▸ WORK TO DO
[1] In the hlist patch notes, shorten the paragraph that begins "Besides the semantic patch" while keeping its main facts.
[2] Carry on the hlist patch notes from the point where they stop.
───── SOURCE EXCERPT ─────
Besides the semantic patch, there was some manual work required:
- Fix up the actual hlist iterators in linux/list.h
- Fix up the declaration of other iterators based on the hlist ones.
- A very small amount of places were using the 'node' parameter, this
was modified to use 'obj->member' instead.
- Coccinelle didn't handle the hlist_for_each_entry_safe iterator
properly, so those had to be fixed up manually.
The semantic patch which is mostly the work of Peter Senna Tschudin is here:
@@
iterator name hlist_for_each_entry, hlist_for_each_entry_continue, hlist_for_each_entry_from, hlist_for_each_entry_rcu, hlist_for_each_entry_rcu_bh, hlist_for_each_entry_continue_rcu_bh, for_each_busy_worker, ax25_uid_for_each, ax25_for_each, inet_bind_bucket_for_each, sctp_for_each_hentry, sk_for_each, sk_for_each_rcu, sk_for_each_from, sk_for_each_safe, sk_for_each_bound, hlist_for_each_entry_safe, hlist_for_each_entry_continue_rcu, nr_neigh_for_each, nr_neigh_for_each_safe, nr_node_for_each, nr_node_for_each_safe, for_each_gfn_indirect_valid_sp, for_each_gfn_sp, for_each_host;
type T;
expression a,c,d,e;
identifier b;
statement S;
@@
-T b;
<+... when != b
(
hlist_for_each_entry(a,
- b,
c, d) S
|
hlist_for_each_entry_continue(a,
- b,
c) S
|
hlist_for_each_entry_from(a,
- b,
c) S
|
hlist_for_each_entry_rcu(a,
- b,
c, d) S
|
hlist_for_each_entry_rcu_bh(a,
- b,
c, d) S
|
hlist_for_each_entry_continue_rcu_bh(a,
- b,
c) S
|
for_each_busy_worker(a, c,
- b,
d) S
|
ax25_uid_for_each(a,
- b,
c) S
|
ax25_for_each(a,
- b,
c) S
|
inet_bind_bucket_for_each(a,
- b,
c) S
|
sctp_for_each_hentry(a,
- b,
c) S
|
sk_for_each(a,
- b,
c) S
|
sk_for_each_rcu(a,
- b,
c) S
|
sk_for_each_from
-(a, b)
───── INFORMATION SHOWN ─────
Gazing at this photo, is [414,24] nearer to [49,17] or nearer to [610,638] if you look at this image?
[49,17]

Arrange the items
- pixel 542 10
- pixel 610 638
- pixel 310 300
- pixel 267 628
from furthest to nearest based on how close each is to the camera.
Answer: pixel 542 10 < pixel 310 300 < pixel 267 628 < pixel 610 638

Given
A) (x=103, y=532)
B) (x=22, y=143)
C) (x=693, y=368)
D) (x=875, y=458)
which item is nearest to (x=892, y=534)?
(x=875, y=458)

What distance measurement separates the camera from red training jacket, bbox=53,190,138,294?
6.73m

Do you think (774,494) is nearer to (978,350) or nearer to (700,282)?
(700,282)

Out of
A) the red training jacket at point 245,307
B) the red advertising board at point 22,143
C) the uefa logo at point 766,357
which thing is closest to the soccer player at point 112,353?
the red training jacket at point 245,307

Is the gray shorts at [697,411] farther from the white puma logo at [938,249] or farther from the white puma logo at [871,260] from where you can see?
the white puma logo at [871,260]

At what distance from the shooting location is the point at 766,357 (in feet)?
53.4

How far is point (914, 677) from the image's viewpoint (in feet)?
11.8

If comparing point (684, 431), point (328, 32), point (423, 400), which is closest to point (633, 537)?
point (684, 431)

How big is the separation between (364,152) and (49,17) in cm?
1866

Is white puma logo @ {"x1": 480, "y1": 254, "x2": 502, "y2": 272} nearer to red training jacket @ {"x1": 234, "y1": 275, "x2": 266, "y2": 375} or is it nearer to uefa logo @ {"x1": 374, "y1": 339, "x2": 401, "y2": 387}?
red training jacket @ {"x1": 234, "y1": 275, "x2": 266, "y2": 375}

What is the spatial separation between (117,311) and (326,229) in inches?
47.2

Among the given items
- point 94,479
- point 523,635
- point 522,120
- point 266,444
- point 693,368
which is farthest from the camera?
─────
▸ RESPONSES BY TASK
[1]
Manual work needed beyond the semantic patch:
- Fix the hlist iterators in linux/list.h.
- Fix the declarations of other iterators built on the hlist ones.
- Change the few places that used the 'node' parameter to use 'obj->member'.
- Fix the hlist_for_each_entry_safe iterator by hand, since Coccinelle didn't handle it properly.

[2]
+(a)
S
+ sk_for_each_from(a) S
|
sk_for_each_safe(a,
- b,
c, d) S
|
sk_for_each_bound(a,
- b,
c) S
|
hlist_for_each_entry_safe(a,
- b,
c, d, e) S
|
hlist_for_each_entry_continue_rcu(a,
- b,
c) S
|
nr_neigh_for_each(a,
- b,
c) S
|
nr_neigh_for_each_safe(a,
- b,
c, d) S
|
nr_node_for_each(a,
- b,
c) S
|
nr_node_for_each_safe(a,
- b,
c, d) S
|
- for_each_gfn_sp(a, c, d, b) S
+ for_each_gfn_sp(a, c, d) S
|
- for_each_gfn_indirect_valid_sp(a, c, d, b) S
+ for_each_gfn_indirect_valid_sp(a, c, d) S
|
for_each_host(a,
- b,
c) S
|
for_each_host_safe(a,
- b,
c, d) S
|
for_each_mesh_entry(a,
- b,
c, d) S
)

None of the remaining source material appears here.